> _WORK REQUIRED_
Replace every "camera" with "lens" in the data below and keep every other part unchanged.

◆ ◆ ◆ ◆

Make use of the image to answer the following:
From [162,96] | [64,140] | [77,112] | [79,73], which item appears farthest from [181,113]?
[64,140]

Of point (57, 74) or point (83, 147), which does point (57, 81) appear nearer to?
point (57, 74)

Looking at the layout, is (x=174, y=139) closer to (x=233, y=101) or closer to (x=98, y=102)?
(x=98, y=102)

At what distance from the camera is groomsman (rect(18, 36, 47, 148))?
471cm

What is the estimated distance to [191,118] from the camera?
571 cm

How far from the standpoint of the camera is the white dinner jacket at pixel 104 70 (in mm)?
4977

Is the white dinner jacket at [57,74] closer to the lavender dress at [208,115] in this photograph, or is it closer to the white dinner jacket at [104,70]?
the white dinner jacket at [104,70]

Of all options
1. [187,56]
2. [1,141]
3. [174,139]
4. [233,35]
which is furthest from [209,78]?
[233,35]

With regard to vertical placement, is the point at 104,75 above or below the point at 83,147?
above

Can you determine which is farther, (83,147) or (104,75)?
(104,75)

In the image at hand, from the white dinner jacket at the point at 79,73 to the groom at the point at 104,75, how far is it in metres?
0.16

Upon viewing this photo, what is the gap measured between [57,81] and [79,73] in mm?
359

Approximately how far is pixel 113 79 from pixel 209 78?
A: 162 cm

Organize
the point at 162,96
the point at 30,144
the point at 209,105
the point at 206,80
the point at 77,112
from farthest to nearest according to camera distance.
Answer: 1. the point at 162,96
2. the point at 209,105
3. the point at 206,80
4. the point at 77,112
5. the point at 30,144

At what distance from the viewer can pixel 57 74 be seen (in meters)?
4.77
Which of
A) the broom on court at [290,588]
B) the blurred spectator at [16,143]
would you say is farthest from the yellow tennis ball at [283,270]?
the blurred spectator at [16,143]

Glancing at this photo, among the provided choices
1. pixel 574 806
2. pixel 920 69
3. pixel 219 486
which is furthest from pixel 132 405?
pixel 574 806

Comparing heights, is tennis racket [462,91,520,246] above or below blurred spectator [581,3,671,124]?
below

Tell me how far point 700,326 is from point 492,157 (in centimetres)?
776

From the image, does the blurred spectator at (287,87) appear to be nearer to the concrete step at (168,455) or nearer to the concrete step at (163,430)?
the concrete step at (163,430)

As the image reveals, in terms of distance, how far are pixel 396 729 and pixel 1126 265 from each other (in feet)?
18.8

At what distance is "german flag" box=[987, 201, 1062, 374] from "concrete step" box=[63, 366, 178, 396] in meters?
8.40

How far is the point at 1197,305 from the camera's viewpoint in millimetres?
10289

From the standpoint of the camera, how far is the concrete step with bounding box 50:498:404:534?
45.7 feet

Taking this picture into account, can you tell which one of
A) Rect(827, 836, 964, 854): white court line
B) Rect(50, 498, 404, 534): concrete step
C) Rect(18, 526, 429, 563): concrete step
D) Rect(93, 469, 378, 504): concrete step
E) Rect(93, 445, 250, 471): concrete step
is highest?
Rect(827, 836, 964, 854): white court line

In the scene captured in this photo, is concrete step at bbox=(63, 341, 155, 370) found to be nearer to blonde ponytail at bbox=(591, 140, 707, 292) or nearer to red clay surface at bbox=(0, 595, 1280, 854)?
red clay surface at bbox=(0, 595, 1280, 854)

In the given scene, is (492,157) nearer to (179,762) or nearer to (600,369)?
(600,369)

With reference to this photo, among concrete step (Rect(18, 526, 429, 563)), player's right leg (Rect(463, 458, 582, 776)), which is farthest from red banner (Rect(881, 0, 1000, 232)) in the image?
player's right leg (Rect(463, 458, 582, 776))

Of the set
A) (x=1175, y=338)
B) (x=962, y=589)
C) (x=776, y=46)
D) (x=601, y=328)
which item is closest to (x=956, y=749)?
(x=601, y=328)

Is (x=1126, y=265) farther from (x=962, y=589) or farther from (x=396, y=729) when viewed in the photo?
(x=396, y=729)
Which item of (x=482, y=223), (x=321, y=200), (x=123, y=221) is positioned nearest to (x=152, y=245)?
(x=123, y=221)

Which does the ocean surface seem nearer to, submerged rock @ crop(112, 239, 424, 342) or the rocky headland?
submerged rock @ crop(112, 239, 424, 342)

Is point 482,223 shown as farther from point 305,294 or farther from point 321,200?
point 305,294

◆ ◆ ◆ ◆

> _RESPONSE_
Make use of the image to answer the following:
From [162,96] | [64,140] | [77,112] | [79,73], which item appears farthest from [181,113]?
[64,140]

Of point (57, 74) or point (83, 147), which does point (57, 81) appear nearer to?
point (57, 74)

Looking at the layout, is (x=174, y=139) closer to (x=233, y=101) or closer to (x=98, y=102)?
(x=98, y=102)

At what distance from the lens is groomsman (rect(18, 36, 47, 148))?
471cm

What is the estimated distance to [191,118] from the lens?
571 cm

How far from the standpoint of the lens is the white dinner jacket at pixel 104 70 (in mm)?
4977

Is the white dinner jacket at [57,74] closer to the lavender dress at [208,115] in this photograph, or is it closer to the white dinner jacket at [104,70]?
the white dinner jacket at [104,70]

Of all options
1. [187,56]
2. [1,141]
3. [174,139]
4. [233,35]
which is furthest from [209,78]?
[233,35]

With regard to vertical placement, is the point at 104,75 above or below the point at 83,147?
above

Can you determine which is farther, (83,147) or (104,75)?
(104,75)

In the image at hand, from the white dinner jacket at the point at 79,73 to the groom at the point at 104,75, how far is it in metres?
0.16

Upon viewing this photo, what is the gap measured between [57,81] and [79,73] in mm?
359

Approximately how far is pixel 113 79 from pixel 209 78?
A: 162 cm

Organize
the point at 162,96
the point at 30,144
the point at 209,105
the point at 206,80
the point at 77,112
from farthest to nearest according to lens distance.
Answer: 1. the point at 162,96
2. the point at 209,105
3. the point at 206,80
4. the point at 77,112
5. the point at 30,144

At what distance from the viewer can pixel 57 74 be seen (in meters)?
4.77
Which of
A) the broom on court at [290,588]
B) the blurred spectator at [16,143]
would you say is farthest from the yellow tennis ball at [283,270]?
the blurred spectator at [16,143]

Glancing at this photo, among the provided choices
1. pixel 574 806
2. pixel 920 69
3. pixel 219 486
which is furthest from pixel 132 405?
pixel 574 806

Comparing heights, is tennis racket [462,91,520,246] above or below blurred spectator [581,3,671,124]?
below

Tell me how far point 700,326 is from point 492,157 (in centimetres)?
776

From the image, does the blurred spectator at (287,87) appear to be nearer to the concrete step at (168,455) or nearer to the concrete step at (163,430)?
the concrete step at (163,430)

As the image reveals, in terms of distance, how far are pixel 396 729 and pixel 1126 265 from each other (in feet)?
18.8

At what distance is "german flag" box=[987, 201, 1062, 374] from "concrete step" box=[63, 366, 178, 396] in meters?
8.40

How far is the point at 1197,305 from the lens's viewpoint in millimetres?
10289

From the standpoint of the lens, how far is the concrete step with bounding box 50:498:404:534?
45.7 feet

Taking this picture into account, can you tell which one of
A) Rect(827, 836, 964, 854): white court line
B) Rect(50, 498, 404, 534): concrete step
C) Rect(18, 526, 429, 563): concrete step
D) Rect(93, 469, 378, 504): concrete step
E) Rect(93, 445, 250, 471): concrete step
is highest?
Rect(827, 836, 964, 854): white court line

In the scene captured in this photo, is concrete step at bbox=(63, 341, 155, 370) found to be nearer to blonde ponytail at bbox=(591, 140, 707, 292) or nearer to red clay surface at bbox=(0, 595, 1280, 854)?
red clay surface at bbox=(0, 595, 1280, 854)

In the given scene, is (492,157) nearer to (179,762) or nearer to (600,369)?
(600,369)

With reference to this photo, among concrete step (Rect(18, 526, 429, 563)), player's right leg (Rect(463, 458, 582, 776)), which is farthest from red banner (Rect(881, 0, 1000, 232)) in the image?
player's right leg (Rect(463, 458, 582, 776))

Of the set
A) (x=1175, y=338)
B) (x=962, y=589)
C) (x=776, y=46)
D) (x=601, y=328)
which item is closest to (x=956, y=749)?
(x=601, y=328)

Is (x=1126, y=265) farther from (x=962, y=589) or farther from (x=396, y=729) when viewed in the photo?
(x=396, y=729)
Which item of (x=482, y=223), (x=321, y=200), (x=123, y=221) is positioned nearest to (x=152, y=245)?
(x=123, y=221)

Which does the ocean surface seem nearer to, submerged rock @ crop(112, 239, 424, 342) or the rocky headland?
submerged rock @ crop(112, 239, 424, 342)

Is point 482,223 shown as farther from point 305,294 or farther from point 321,200?
point 305,294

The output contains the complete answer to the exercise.